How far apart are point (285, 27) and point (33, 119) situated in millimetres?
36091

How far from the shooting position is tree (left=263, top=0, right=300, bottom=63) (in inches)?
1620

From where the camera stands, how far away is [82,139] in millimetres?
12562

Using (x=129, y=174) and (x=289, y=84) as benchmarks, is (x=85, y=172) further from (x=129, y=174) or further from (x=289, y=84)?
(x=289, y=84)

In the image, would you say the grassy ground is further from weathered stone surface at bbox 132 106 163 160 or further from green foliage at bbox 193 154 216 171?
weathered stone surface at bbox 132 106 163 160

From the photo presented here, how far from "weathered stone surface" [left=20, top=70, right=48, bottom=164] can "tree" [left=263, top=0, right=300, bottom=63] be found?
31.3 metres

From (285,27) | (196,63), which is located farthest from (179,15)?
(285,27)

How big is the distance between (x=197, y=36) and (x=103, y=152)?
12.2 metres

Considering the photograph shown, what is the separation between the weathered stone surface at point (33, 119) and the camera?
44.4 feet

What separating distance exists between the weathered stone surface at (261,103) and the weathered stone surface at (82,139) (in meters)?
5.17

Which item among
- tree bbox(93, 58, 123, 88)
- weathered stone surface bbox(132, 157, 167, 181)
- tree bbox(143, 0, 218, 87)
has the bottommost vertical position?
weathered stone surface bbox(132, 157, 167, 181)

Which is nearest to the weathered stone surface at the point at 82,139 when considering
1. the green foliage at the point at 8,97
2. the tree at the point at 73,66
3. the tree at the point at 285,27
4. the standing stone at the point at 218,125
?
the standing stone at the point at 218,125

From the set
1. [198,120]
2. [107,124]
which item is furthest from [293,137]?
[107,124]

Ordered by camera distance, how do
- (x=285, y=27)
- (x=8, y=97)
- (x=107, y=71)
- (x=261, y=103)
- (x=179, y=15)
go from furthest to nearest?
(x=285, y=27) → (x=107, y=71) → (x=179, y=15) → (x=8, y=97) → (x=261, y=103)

· · · · ·

- Short problem
Copy out every line of the data above, word for word and in the same order.

- Answer to this task
How far apart are point (285, 27) and point (33, 119) situated in millimetres?
36091

How far from the shooting position is tree (left=263, top=0, right=300, bottom=63) (in inches)?
1620

From where the camera stands, how far away is [82,139] in millimetres?
12562

Using (x=129, y=174) and (x=289, y=84) as benchmarks, is (x=85, y=172) further from (x=129, y=174) or further from (x=289, y=84)?
(x=289, y=84)

In the image, would you say the grassy ground is further from weathered stone surface at bbox 132 106 163 160 or further from green foliage at bbox 193 154 216 171?
weathered stone surface at bbox 132 106 163 160

From the photo presented here, how far from "weathered stone surface" [left=20, top=70, right=48, bottom=164] can "tree" [left=263, top=0, right=300, bottom=63] be found?
31.3 metres

From (285,27) | (196,63), which is located farthest from (179,15)?
(285,27)

How big is the distance between (x=197, y=36) and (x=103, y=152)?
12.2 metres

Considering the photograph shown, what is the separation between the weathered stone surface at point (33, 119) and the camera?
44.4 feet

What separating distance exists between the weathered stone surface at (261,103) and the weathered stone surface at (82,139) (in meters)?
5.17

Which item among
- tree bbox(93, 58, 123, 88)
- weathered stone surface bbox(132, 157, 167, 181)
- tree bbox(143, 0, 218, 87)
has the bottommost vertical position?
weathered stone surface bbox(132, 157, 167, 181)

Which is nearest to the weathered stone surface at the point at 82,139 when considering
1. the green foliage at the point at 8,97
2. the tree at the point at 73,66
3. the tree at the point at 285,27
4. the standing stone at the point at 218,125
?
the standing stone at the point at 218,125

From the set
1. [198,120]
2. [107,124]
which item is furthest from [293,137]?
[107,124]

Ordered by camera distance, how do
- (x=285, y=27)
- (x=8, y=97)
- (x=107, y=71)
- (x=261, y=103)
- (x=179, y=15)
go from furthest to nearest?
(x=285, y=27) → (x=107, y=71) → (x=179, y=15) → (x=8, y=97) → (x=261, y=103)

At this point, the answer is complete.